I reread the whole cycle a year ago or so
I mean I guess the character who says that could be mistaken since it happened in the past
 
Oh well. Those are classics. On the other hand I haven't read any of the things you mention here say
 
This discussion reminded me of one of the first science books I read (by Asimov) when I was around 10. It was Venus: A shrouded mystery.

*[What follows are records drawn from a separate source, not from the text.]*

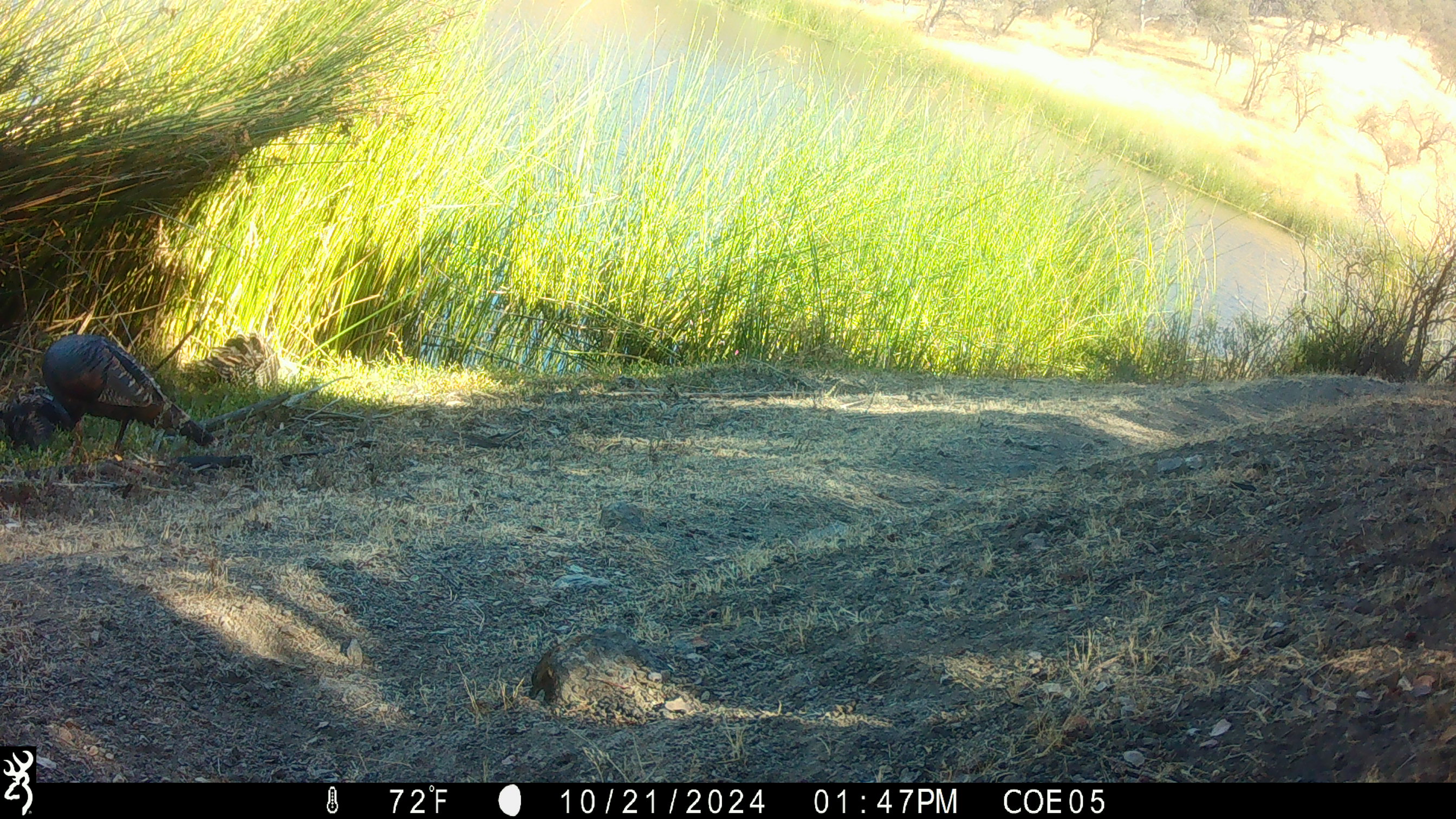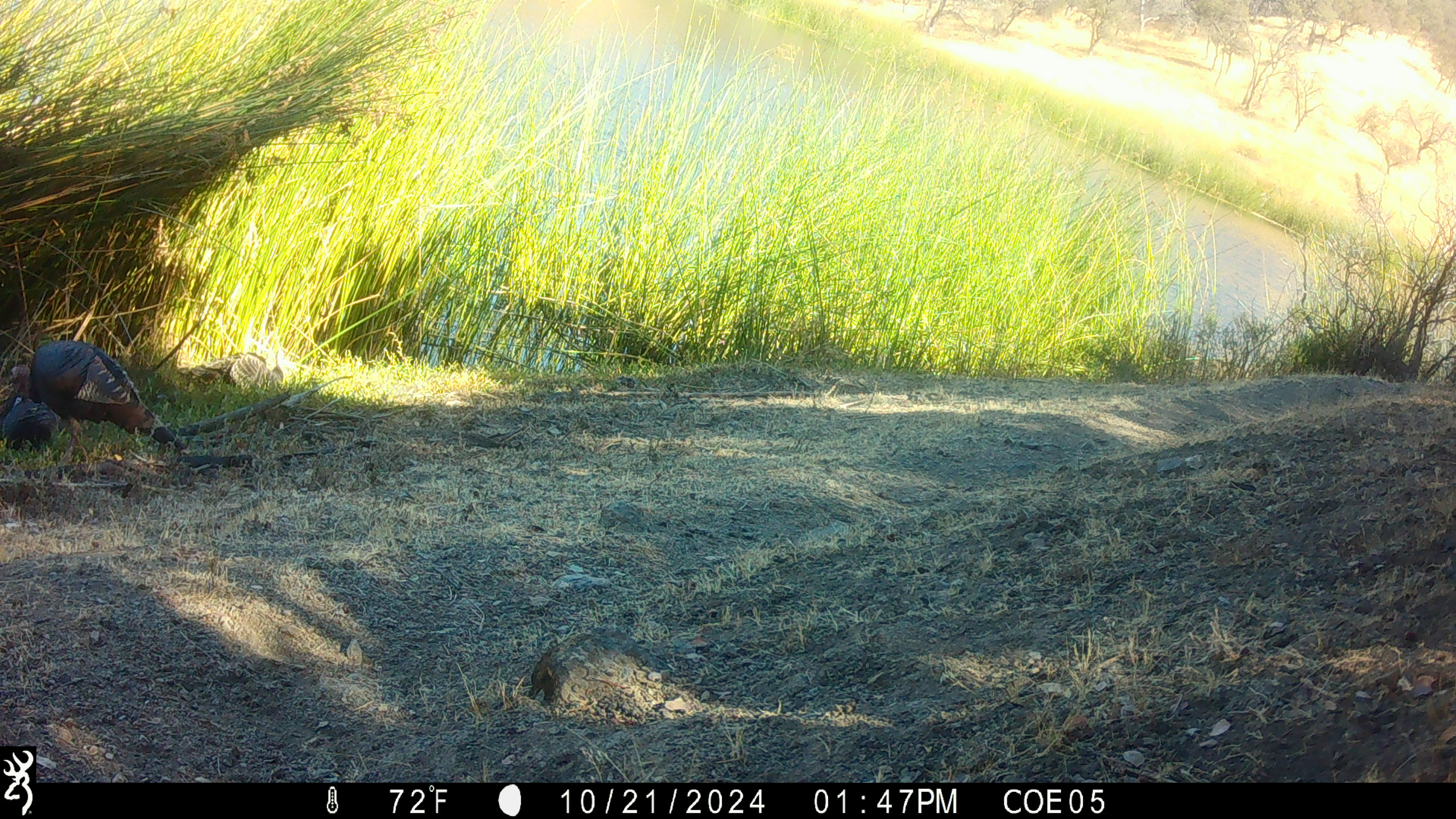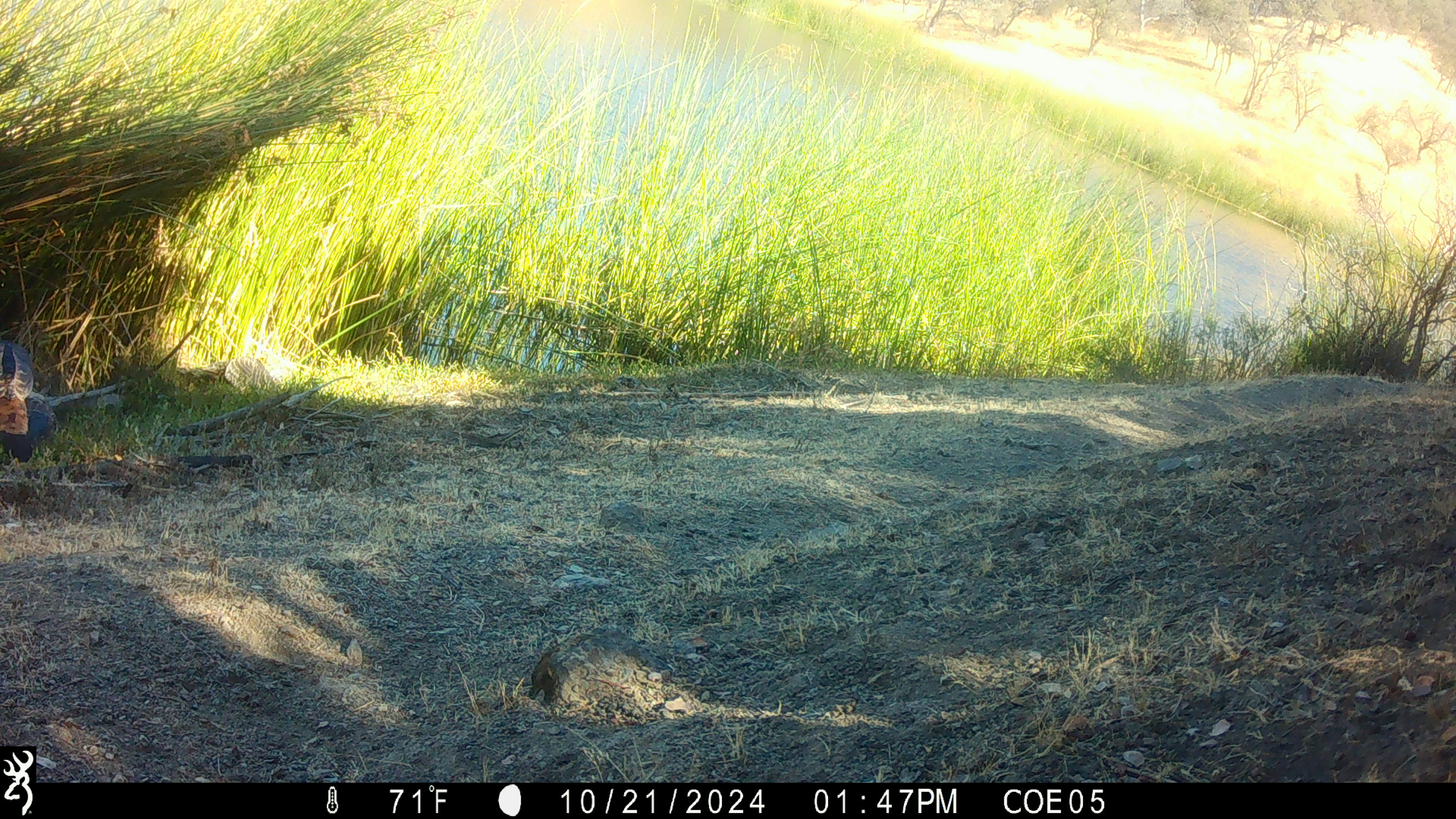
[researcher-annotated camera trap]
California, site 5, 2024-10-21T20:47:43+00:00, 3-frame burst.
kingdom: Animalia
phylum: Chordata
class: Aves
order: Galliformes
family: Phasianidae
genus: Meleagris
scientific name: Meleagris gallopavo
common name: turkey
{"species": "turkey (Meleagris gallopavo)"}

I googled it now and was surprised by the number of pages (only 32 pages!!!! :)
 
11:49 AM
but it's pretty obvious that the original intent wasn't that an evil man shot a cannon at earth's core
 
user228700
@BalarkaSen I haven't read many classics. In fact, I think I've read only two or three--"Jane Eyre", "Wuthering Heights" and "Three Men in a Boat".
 
Pop quiz: how many words does a short story have compared to a novel.
 
For the purposes of the Nebula Awards, the categories are defined as follows:
- Novel 40,000 words or more
- Novella 17,500 to 39,999 words
- Novelette 7,500 to 17,499 words
- Short Story 7,499 words or fewer
 
"how words"
 
user228700
...although I dunno if that last one even counts as a "classic".
 
user228700
11:51 AM
@JohnRennie Geez, that was fast.
3
 
Fair enough. I don't know those
 
user228700
Not even "Three men in a Boat"?
 
@Kaumudi.H :-) I already had the info to hand because it was something I had wondered about as well.
 
user228700
@BalarkaSen It's part of the syllabus in 10th grade...
 
I have heard of Jerome K. Jerome but I have never read anything by him
We have different syllabus then
 
user228700
11:52 AM
@JohnRennie OK. If u're interested, this is one of the responses to "The Book Thief":
 
user228700
Bits of this resonate with me as well--about how much a story can hurt and how beautiful words can be.
 
How many GRE subject tests can I take in one day?
 
@Kaumudi.H I'm instinctively suspicious of books that rely on pathos to grab the reader.
 
user228700
@JohnRennie This book doesn't rely on anything, it's just words. Painfully beautiful words.
 
user228700
11:55 AM
Words is the first word that comes to mind when I think "The Book Thief".
 
@YashasSamaga If you can register for more than 1 and they don't overlap, you should be able to take more than 1.
 
Why would you want to take more than one?